Editor’s note: In tandem with the popularity of the HBO miniseries Chernobyl, CR4 presents some special content to spark discussion about the infamous nuclear disaster. A related Guess the Architecture post will follow.
The Chernobyl nuclear accident is one of two events listed at Level 7 event classification on the International Nuclear Event Scale, the maximum on the nuclear energy disaster scale. The other is the 2011 Fukushima Daiichi nuclear disaster in Japan.
On April 26th, 1986, an experiment that was intended to test the safety of the nuclear power plant went wrong. A fire started and radiation spread for days, sending toxic rain to parts of Europe, as far as Italy.
The neighboring town of Pripyat, Ukraine, was evacuated at the time of the accident and many residents thought they might return home someday. Most did not, as the area is still extremely radioactive, and will be for hundreds of more years. Chernobyl’s Exclusion Zone is a 1,000-square-mile area complete with border guards.
Today, the town sits as a time capsule of that tragic accident. The concrete and metal cover over Reactor No. 4 is cracked and rusty but still guards tons of radioactive material underneath. That problem won’t go away for thousands of years.
When the town was evacuated, about 1,200 people refused to leave. A little over 130 remain to this day, mostly women, and colloquially dubbed the “Babushkas of Chernobyl.”
Source: The Babushkas of Chernobyl/Facebook
Filmmaker and journalist Holly Morris discovered the community of elderly women while she was visiting Chernobyl for a 25th anniversary story. After capturing footage, with a Geiger counter going berserk, she saw in the distance what appeared to be a sign of life.
She was right. The community of people, she found, is mostly women now in their 70s and 80s, who defied government orders and returned to their homes. The men mostly have died off from health complications related to alcohol, tobacco and radiation exposure, Morris said in a 2013 TED Talk.
The women came back illegally, and the government has tried to remove them several times but they have a certain stubbornness and have stayed put. Many of the homes in the area were bulldozed years ago, but some remain. Some are vacant and overgrown but some are still home to these Babushkas, or “babas,” which is the Russian term for grandmother.
Morris visited them and found that their desire to stay doesn’t stem from unawareness of the radiation risks but a desire to be in the home they fought for over the years. They survived Stalin’s rule, the Nazi government and Chernobyl. But they’re happy in their contaminated home, happier than in an unknown city outside of Kiev. They grow potatoes, have found well water and generally make do with what they have.
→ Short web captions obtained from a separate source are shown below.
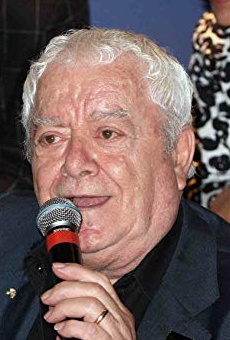 Películas de Mario Donatone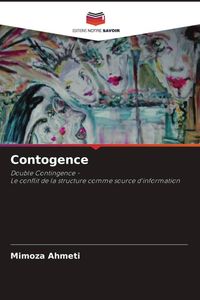 Produktbild: Contigence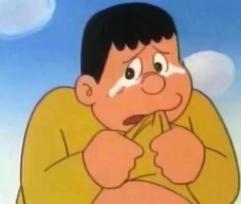 遮瑕推荐遮重黑眼圈,黑眼圈特别重的遮瑕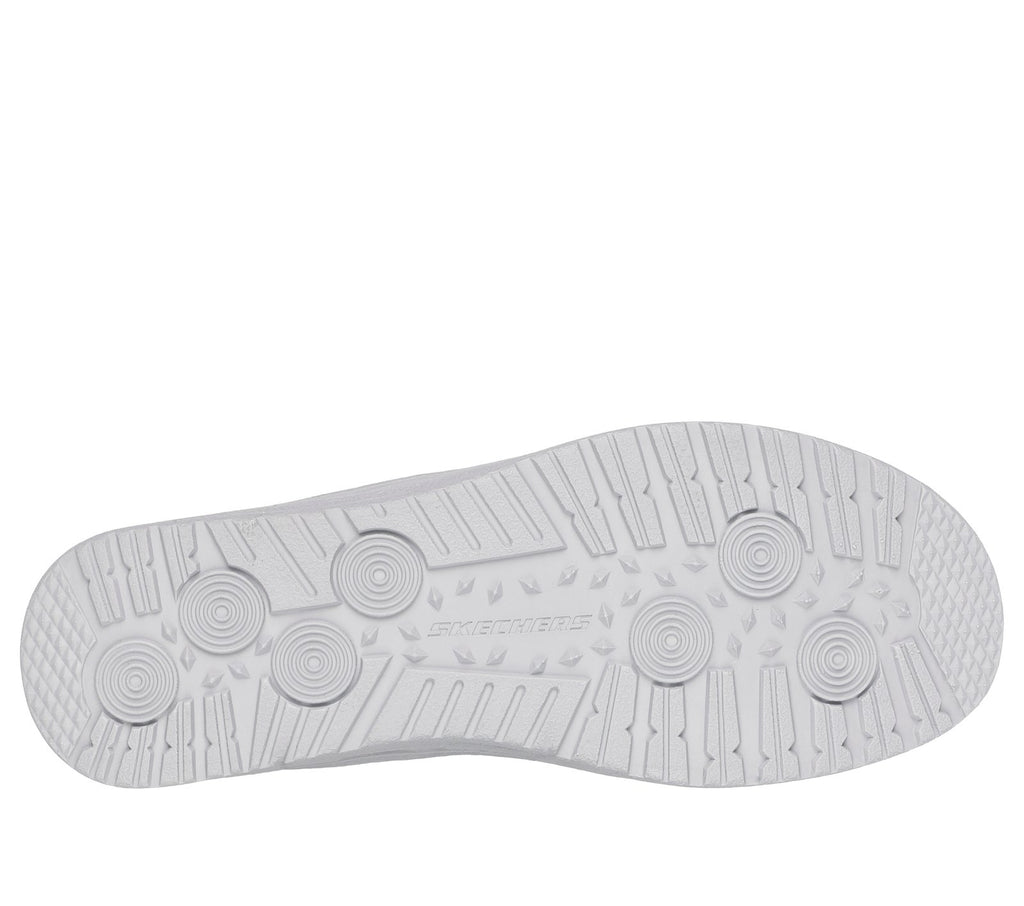 Skechers Slip-ins Relaxed Fit: Melson - Coronado
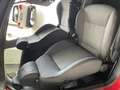 SEAT Ibiza 1.4 Rock&Roll 85 Rood - thumbnail 14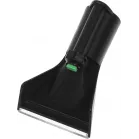 Пылесос моющий Karcher SE 3 500Вт черный/белый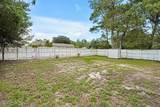1099 Woodcrest Road - Photo 22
They know the risks but they aren’t sick to the point of immobility or other ailments. One of the babas, Hanna Zavorotnya, told Morris that she’s not scared of radiation, but starvation. Many would rather risk dying from a lack of resources than be separated from their family homes. They hear of friends who evacuated and they are worse off now and suffer from mental health issues.
'You can’t take me from my mother; you can’t take me from my motherland. Motherland is motherland,’ Zavorotnya told Morris in an interview.
The women live simple, quiet lives. Most have electricity but no running water, some have farm animals like pigs and chickens. They pass the time with television and knitting or needlepoint. They visit one another and play cards or help one another when it’s time to slaughter an animal for food.
In 2017, Morris debuted a documentary about the women. It captures the resilience and solidarity of these women and illustrates the power of one’s roots.
The group shows an unexpected beacon of life among of the world’s worst nuclear tragedies. Even with a constantly ticking Geiger counter reminding them of what was, their existence shows the power of the human spirit and determination.